CSCI 7000 - Cryptography - Spring 2003

Problem Set #1

Due: Feb 4th, 2001 at 11am



1. Assume Pr[E] > 0 and Pr[F] > 0. Prove Pr[E | F] = Pr[E] iff Pr[F | E] = Pr[F].

2. Recall the definition of mutually independent events. In class, we mentioned the defintion of pairwise independence as well, but didn't write it on the board. Here it is again: Let X1, ..., Xn be n events (from the same sample space). We say that the set of events {X1, ... , Xn} is pairwise independent iff for any distinct i,j in {1, ..., n}, Xi is independent of Xj.

Give an example of a collection of events which are pairwise independent, but not mutually independent. Clearly explain why your example exhibits these properties.

3. "The Drunken Professor"
Your professor shows up drunk to class (typical, eh?). And proceeds to hand back n corrected homework assignments to the n students in the class. But he's so intoxicated that instead of doing this correctly, he hands them back to random people (ie, the mapping of papers to students is a uniform random permutation). What is the expected number of students who will receive his own homework back?

(Hint: consider breaking into smaller RVs and using the linearity of expectation to help you.)

4. A Dealer shuffles a deck of cards perfectly (ie, each of the possible 52! orderings of the deck are equally likely). Then he deals 26 of these cards to Alice and the remaining 26 cards to Bob. Eavesdropper Eve is listening in, but cannot see any of the cards.

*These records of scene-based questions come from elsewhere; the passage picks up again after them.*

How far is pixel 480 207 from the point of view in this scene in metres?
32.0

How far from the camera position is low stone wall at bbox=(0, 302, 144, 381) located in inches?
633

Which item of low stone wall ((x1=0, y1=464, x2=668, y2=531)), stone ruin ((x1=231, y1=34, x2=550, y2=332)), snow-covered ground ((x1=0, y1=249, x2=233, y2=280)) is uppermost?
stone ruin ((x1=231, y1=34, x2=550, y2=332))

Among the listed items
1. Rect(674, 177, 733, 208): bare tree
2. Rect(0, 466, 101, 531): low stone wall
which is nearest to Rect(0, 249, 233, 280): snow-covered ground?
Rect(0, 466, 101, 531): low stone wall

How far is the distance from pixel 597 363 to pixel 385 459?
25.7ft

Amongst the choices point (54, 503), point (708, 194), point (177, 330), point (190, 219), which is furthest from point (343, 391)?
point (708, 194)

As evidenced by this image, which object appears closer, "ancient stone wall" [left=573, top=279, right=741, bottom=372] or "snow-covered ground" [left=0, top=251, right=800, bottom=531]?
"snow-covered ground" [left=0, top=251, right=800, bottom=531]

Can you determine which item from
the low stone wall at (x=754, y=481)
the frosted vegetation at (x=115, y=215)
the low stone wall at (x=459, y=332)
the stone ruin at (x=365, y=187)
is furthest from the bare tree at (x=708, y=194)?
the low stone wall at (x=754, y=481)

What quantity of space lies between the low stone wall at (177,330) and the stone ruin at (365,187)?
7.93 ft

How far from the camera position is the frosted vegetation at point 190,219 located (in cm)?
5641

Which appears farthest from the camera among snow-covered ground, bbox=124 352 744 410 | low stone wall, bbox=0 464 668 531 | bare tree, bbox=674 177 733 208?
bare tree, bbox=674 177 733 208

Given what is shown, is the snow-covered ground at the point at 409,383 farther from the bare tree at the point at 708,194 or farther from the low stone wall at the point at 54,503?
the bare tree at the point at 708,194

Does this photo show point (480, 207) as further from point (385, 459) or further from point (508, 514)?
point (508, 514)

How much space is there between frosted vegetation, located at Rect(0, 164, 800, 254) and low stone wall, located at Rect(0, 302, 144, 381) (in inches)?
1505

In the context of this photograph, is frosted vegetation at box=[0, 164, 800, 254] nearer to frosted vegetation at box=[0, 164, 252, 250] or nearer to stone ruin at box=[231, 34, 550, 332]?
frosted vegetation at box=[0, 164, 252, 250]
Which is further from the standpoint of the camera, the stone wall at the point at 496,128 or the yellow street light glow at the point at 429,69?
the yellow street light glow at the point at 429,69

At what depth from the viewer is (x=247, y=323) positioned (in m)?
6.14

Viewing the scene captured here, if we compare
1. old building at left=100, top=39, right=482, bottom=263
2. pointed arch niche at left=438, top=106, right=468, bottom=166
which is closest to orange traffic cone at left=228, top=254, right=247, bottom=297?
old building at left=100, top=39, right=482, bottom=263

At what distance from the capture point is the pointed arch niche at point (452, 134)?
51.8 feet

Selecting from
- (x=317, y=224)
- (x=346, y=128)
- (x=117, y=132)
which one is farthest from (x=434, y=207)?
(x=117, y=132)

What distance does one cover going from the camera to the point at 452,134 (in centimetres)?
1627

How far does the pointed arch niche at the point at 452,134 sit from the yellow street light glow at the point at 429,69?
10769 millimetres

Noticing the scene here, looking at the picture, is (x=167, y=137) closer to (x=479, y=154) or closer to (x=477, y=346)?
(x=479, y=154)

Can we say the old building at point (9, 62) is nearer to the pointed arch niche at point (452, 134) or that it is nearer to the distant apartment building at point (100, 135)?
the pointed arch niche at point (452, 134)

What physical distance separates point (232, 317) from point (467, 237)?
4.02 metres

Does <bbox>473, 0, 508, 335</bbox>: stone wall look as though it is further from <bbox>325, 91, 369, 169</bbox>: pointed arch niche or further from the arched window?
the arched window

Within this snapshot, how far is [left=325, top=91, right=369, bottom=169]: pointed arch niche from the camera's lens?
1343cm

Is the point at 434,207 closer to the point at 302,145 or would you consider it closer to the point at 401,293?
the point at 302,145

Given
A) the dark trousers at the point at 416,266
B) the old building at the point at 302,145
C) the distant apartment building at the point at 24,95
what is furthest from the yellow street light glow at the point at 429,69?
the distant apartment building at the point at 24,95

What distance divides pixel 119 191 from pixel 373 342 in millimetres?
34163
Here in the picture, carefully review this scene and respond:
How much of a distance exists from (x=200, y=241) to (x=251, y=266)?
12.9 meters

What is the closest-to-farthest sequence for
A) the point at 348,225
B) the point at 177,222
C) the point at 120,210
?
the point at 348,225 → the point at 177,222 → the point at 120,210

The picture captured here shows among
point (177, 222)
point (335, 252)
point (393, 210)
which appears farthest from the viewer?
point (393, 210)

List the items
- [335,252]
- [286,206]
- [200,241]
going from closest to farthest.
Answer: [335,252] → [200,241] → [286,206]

  1. Alice has a message M of 48 bits. Give a method whereby Alice can send M to Bob by saying something out loud (Eve can hear this!) such that Eve obtains zero information about M.
  2. Now suppose Alice's message M is 49 bits instead of 48 in the preceeding scenario. Prove that no protocol exists which allows Alice to communicate M to Bob in such a way that Eve obtains no information about M. (To say that Eve learns nothing means that the probability of Alice saying S is independent of the message. More precisely, for all messages M1, M2, we have that
        Pr[ Alice says S | M = M1 ]  =  Pr[ Alice says S | M = M2]
    
    where the probability is taken over the shuffles of the cards.)